## Begin PAGE
Like most of you I have some cordless tools. Mine are Makita, still using NiCd. When charging the batteries there is a red light on the charger, and when the battery is fully charged the light turns green. So I used to walk over to the charger to check on the colour because apparently leaving the battery on charge doesn't do them any good. If red, wait a while, carry on woodworking, check again etc.
Duh.
It occured to me ( eventually) to stand the charger on end so I can see the colour of the light from wherever I am in the shed.

Posting this in case there is anybody else who, like me, might be a bit slow at times.

K
 
I don' know what truth there is in that - I've left mine (different batteries, NiCad NiMh and Li ion :D ) on charge for the last 25 years. I don't recall reading that you shouldn't.
 
Ni-Cd, Ni-Mh and Li-Ion you can leave on charge after fully charged as they all stop charging after they're fully charged.
## End PAGE
* GOALS
1: Can you rewrite the charger thread starting at "I don' know" and ending at "that you shouldn't.", with "batteries" replaced by "packs"?
2: In the charger thread:
(a) What brand are the first poster's cordless tools?
(b) What color does the charger light turn once a battery is fully charged?
(c) For how many years has the second poster left batteries on charge?
This data comes from a separate source.
## Begin INFORMATION PROVIDED
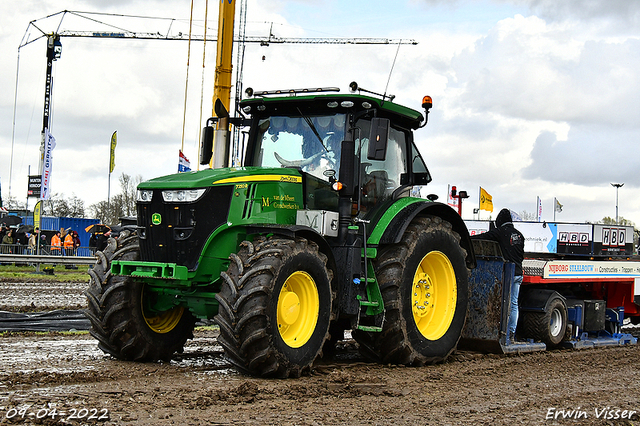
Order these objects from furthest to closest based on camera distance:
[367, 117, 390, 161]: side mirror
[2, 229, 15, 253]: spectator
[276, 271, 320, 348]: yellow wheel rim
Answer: [2, 229, 15, 253]: spectator, [367, 117, 390, 161]: side mirror, [276, 271, 320, 348]: yellow wheel rim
## End INFORMATION PROVIDED
* RESULTS FOR EACH TASK
1:
I don' know what truth there is in that - I've left mine (different packs, NiCad NiMh and Li ion :D ) on charge for the last 25 years. I don't recall reading that you shouldn't.

2:
(a) Makita
(b) Green
(c) 25 years